We hit a few spots that were hot last week but nada this week and we tried a half-dozen spots. After one and half to two hours, we finally got into them. They started hitting pretty good. As is usual, if I have anyone fishing with me, I have all of us use different color baits until we can determine which color is working best.

You may wonder why the hot color is always changing but if you think about it a minute, you’ll likely figure it out. I think the favorable color changes are due to three main factors:

• What color of bait that they’re feeding on.

• The water clarity which affects what color shows up best.

• Sunlight/cloud cover. This can also affect what colors show up best.

It didn’t take long to figure out which color was the hot one. I had never used Z-Man plastics before but I believe it was Philip that I gave a chartreuse-colored Z-Man Shad FryZ plastic to try.
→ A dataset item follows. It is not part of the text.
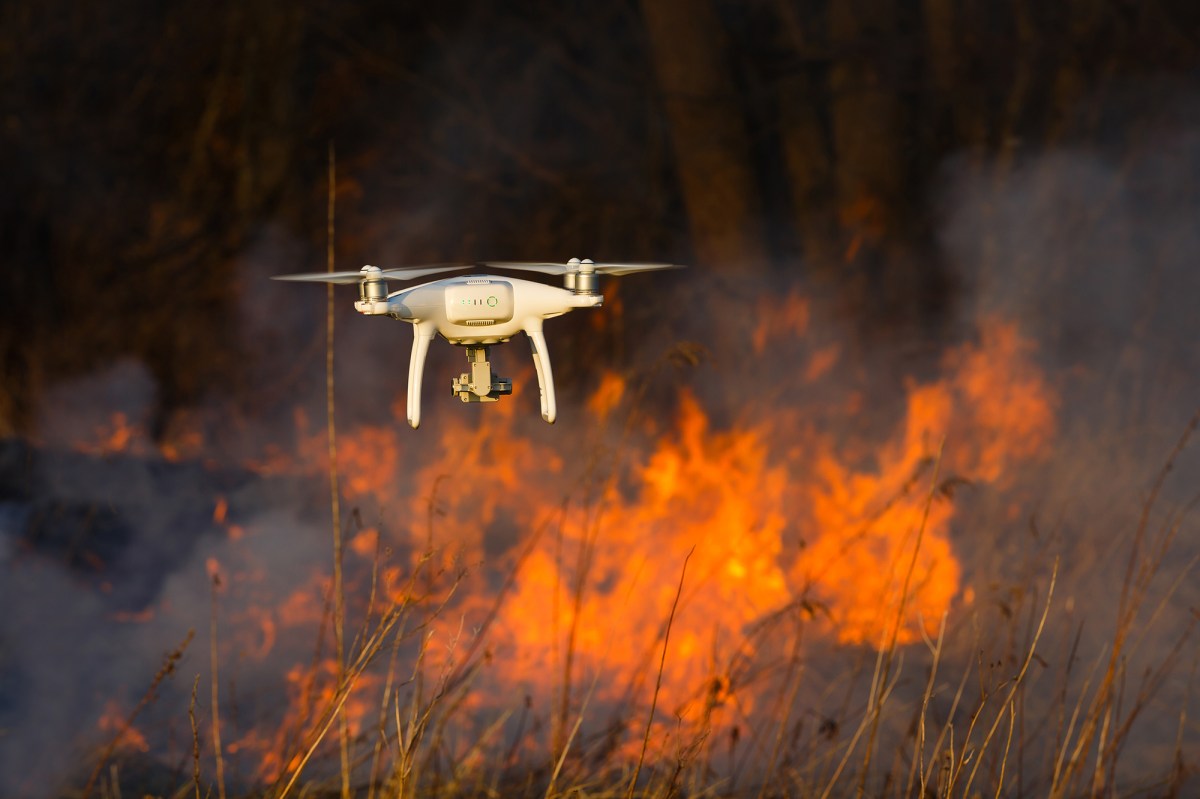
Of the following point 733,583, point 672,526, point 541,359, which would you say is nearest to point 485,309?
point 541,359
They’re a little shorter than I normally use, only 1.75 inches long, but he was tearing them up. So Jonathan and I changed over right fast and we smoked ‘em.

It took us one and half to two hours to find them but then we ended up with 88 keepers. We got some nice crappie. We didn’t throw back but about eight small ones. We did catch quite a few bass but I don’t remember any of them being over 6 inches. They were super small.

I’ve been catching one to three catfish each trip, but we didn’t get any this time. You always know pretty fast that it is a catfish because pretty soon it is straight below fighting you. But last trip I had one that was strung out far like a crappie.

I got excited because I thought I may have hooked an Oregon record crappie. I fought it for a good while and finally got it in. I thought it was going to be a 16-18-inch crappie but alas, it only turned up to be a 2½-pound catfish that didn’t know how to fight like his siblings.

Normally I net 80% of my crappie or else due to their soft mouths they’ll rip loose as you’re trying to boat them and especially so on the big ones. But this year they’ve really been swallowing the jig so on this trip I only lost one at the boat.

Well, we soon had our cooler over three-quarters full so we started heading back to our truck. What a fun day and it was good to get out fishing with two likeable young men.

Tom Claycomb is an outdoor writer who conducts dozens of seminars each year in the Western United States.